▶ EXERCISE AIM:
Out of the entries that follow, copy each line containing "down".

[Stored entries]
--------------------
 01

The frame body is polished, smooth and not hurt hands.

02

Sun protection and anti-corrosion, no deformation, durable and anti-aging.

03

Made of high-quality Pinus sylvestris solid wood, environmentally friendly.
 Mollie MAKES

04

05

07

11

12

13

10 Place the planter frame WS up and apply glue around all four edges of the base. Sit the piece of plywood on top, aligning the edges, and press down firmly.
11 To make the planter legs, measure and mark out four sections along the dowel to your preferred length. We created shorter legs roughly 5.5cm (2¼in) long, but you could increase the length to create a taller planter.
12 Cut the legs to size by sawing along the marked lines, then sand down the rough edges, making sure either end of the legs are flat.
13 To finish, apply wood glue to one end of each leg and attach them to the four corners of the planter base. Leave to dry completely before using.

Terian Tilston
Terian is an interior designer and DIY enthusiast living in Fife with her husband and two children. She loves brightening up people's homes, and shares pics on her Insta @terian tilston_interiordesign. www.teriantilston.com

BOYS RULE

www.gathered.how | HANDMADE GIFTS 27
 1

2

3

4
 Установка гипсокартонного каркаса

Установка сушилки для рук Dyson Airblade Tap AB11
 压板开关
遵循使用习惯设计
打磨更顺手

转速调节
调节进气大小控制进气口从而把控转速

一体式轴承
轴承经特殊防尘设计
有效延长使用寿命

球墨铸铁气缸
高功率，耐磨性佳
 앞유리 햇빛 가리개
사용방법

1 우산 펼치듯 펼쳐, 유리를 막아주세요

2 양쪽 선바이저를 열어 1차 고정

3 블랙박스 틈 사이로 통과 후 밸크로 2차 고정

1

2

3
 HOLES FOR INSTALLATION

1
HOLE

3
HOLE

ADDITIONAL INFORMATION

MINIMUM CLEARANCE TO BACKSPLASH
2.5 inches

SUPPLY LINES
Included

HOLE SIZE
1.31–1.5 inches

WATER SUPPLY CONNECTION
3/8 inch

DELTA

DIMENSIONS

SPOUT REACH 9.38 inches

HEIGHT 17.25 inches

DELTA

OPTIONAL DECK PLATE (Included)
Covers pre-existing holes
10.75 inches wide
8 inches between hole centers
--------------------
▶ TASK OUTPUT:
10 Place the planter frame WS up and apply glue around all four edges of the base. Sit the piece of plywood on top, aligning the edges, and press down firmly.
12 Cut the legs to size by sawing along the marked lines, then sand down the rough edges, making sure either end of the legs are flat.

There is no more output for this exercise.